- Written request -
All of the listing below must be repeated word for word. Pictures are the only thing to omit.
- - -
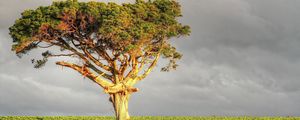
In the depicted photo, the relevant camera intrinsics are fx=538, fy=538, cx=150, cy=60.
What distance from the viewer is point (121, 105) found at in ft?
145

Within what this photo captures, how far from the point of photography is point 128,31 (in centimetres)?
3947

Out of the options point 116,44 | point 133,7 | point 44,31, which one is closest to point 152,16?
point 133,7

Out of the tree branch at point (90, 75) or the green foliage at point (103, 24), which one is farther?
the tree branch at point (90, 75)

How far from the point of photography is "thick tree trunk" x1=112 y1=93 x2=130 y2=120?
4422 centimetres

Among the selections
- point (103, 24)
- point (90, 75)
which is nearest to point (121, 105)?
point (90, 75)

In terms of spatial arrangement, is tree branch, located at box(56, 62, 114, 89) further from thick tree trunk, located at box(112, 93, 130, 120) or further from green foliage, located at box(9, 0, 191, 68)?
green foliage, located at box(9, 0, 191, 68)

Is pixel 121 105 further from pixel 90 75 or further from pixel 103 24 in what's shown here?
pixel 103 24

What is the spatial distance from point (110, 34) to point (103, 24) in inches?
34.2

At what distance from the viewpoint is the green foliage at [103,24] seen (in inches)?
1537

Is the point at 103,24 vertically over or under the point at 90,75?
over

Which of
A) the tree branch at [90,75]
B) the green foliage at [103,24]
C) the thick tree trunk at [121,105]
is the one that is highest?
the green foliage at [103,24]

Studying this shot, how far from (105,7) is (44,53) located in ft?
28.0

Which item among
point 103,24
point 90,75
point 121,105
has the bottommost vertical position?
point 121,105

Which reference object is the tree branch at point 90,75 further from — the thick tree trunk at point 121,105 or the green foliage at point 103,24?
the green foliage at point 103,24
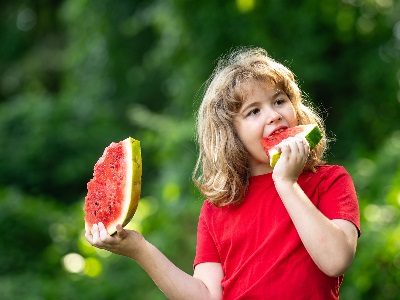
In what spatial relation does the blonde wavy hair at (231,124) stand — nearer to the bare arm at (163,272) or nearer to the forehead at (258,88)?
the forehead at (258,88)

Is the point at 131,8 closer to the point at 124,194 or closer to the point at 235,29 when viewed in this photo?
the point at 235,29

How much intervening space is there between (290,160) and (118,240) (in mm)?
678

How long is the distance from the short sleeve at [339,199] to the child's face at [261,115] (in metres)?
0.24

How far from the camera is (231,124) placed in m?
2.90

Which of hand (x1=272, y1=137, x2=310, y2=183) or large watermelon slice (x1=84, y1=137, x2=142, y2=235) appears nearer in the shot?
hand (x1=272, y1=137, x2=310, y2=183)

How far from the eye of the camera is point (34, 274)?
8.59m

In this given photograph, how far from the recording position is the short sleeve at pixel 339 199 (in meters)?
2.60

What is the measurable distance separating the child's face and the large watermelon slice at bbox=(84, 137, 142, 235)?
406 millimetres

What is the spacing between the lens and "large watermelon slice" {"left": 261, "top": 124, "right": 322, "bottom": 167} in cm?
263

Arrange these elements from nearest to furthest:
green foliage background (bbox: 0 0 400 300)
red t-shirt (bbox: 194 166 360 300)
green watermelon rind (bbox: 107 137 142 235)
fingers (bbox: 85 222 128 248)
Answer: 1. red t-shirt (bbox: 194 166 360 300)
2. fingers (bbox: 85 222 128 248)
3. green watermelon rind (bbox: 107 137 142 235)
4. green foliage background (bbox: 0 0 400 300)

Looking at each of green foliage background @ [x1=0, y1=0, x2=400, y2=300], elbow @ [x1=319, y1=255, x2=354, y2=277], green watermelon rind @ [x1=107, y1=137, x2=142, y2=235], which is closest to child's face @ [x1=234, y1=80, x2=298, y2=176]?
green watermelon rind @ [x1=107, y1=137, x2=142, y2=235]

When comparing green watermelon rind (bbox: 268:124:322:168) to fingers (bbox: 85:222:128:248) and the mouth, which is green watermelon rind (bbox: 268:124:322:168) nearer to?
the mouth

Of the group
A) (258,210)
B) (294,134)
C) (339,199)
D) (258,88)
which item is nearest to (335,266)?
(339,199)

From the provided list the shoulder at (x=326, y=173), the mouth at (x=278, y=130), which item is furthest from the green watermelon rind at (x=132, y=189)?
- - -
- Correct result -
In the depicted photo, the relevant camera intrinsics are fx=538, fy=538, cx=150, cy=60.
What distance from the viewer is point (121, 105) found at in ft?
145

Within what this photo captures, how far from the point of photography is point 128,31 (in centimetres)?
3947

Out of the options point 116,44 | point 133,7 | point 44,31, which one is closest to point 152,16?
point 133,7

Out of the tree branch at point (90, 75) or the green foliage at point (103, 24), which one is farther?
the tree branch at point (90, 75)

How far from the point of photography is "thick tree trunk" x1=112 y1=93 x2=130 y2=120?
4422 centimetres

Among the selections
- point (103, 24)
- point (90, 75)
which is nearest to point (121, 105)?
point (90, 75)

In terms of spatial arrangement, is tree branch, located at box(56, 62, 114, 89) further from thick tree trunk, located at box(112, 93, 130, 120) or further from green foliage, located at box(9, 0, 191, 68)?
green foliage, located at box(9, 0, 191, 68)

Is pixel 121 105 further from pixel 90 75 or further from pixel 103 24 in what's shown here?
pixel 103 24

What is the spatial distance from point (110, 34) to point (103, 24) in inches?
34.2

At what distance from the viewpoint is the green foliage at [103,24] seen (in inches)?
1537

Is the point at 103,24 vertically over or under the point at 90,75?
over

Which of
A) the tree branch at [90,75]
B) the green foliage at [103,24]
C) the thick tree trunk at [121,105]
is the one that is highest?
the green foliage at [103,24]

Studying this shot, how far from (105,7) is (44,53) located in ft?
28.0

Which item among
point 103,24
point 90,75
point 121,105
has the bottommost vertical position?
point 121,105

Which reference object is the tree branch at point 90,75 further from — the thick tree trunk at point 121,105 or the green foliage at point 103,24?
the green foliage at point 103,24
In what spatial relation does the blonde wavy hair at (231,124) stand — nearer to the bare arm at (163,272) or nearer to the forehead at (258,88)?
the forehead at (258,88)

Is the point at 131,8 closer to the point at 124,194 or closer to the point at 235,29 when viewed in this photo?
the point at 235,29

How much intervening space is there between (290,160) and (118,240) (in mm)?
678

How long is the distance from the short sleeve at [339,199] to the child's face at [261,115] (in metres)?
0.24

How far from the camera is (231,124) placed in m?
2.90

Which of hand (x1=272, y1=137, x2=310, y2=183) or large watermelon slice (x1=84, y1=137, x2=142, y2=235) appears nearer in the shot?
hand (x1=272, y1=137, x2=310, y2=183)

How far from the eye of the camera is point (34, 274)?
8.59m

In this given photograph, how far from the recording position is the short sleeve at pixel 339 199 (in meters)?
2.60

What is the measurable distance separating the child's face and the large watermelon slice at bbox=(84, 137, 142, 235)?
406 millimetres

What is the spacing between the lens and "large watermelon slice" {"left": 261, "top": 124, "right": 322, "bottom": 167} in cm?
263

Arrange these elements from nearest to furthest:
green foliage background (bbox: 0 0 400 300)
red t-shirt (bbox: 194 166 360 300)
green watermelon rind (bbox: 107 137 142 235)
fingers (bbox: 85 222 128 248)
Answer: 1. red t-shirt (bbox: 194 166 360 300)
2. fingers (bbox: 85 222 128 248)
3. green watermelon rind (bbox: 107 137 142 235)
4. green foliage background (bbox: 0 0 400 300)

Looking at each of green foliage background @ [x1=0, y1=0, x2=400, y2=300], elbow @ [x1=319, y1=255, x2=354, y2=277], green watermelon rind @ [x1=107, y1=137, x2=142, y2=235], which is closest to child's face @ [x1=234, y1=80, x2=298, y2=176]?
green watermelon rind @ [x1=107, y1=137, x2=142, y2=235]

When comparing green watermelon rind (bbox: 268:124:322:168) to fingers (bbox: 85:222:128:248) and the mouth, which is green watermelon rind (bbox: 268:124:322:168) nearer to?
the mouth

Of the group
A) (258,210)
B) (294,134)
C) (339,199)
D) (258,88)
which item is nearest to (335,266)?
(339,199)

From the provided list the shoulder at (x=326, y=173), the mouth at (x=278, y=130), which item is furthest from the green watermelon rind at (x=132, y=189)?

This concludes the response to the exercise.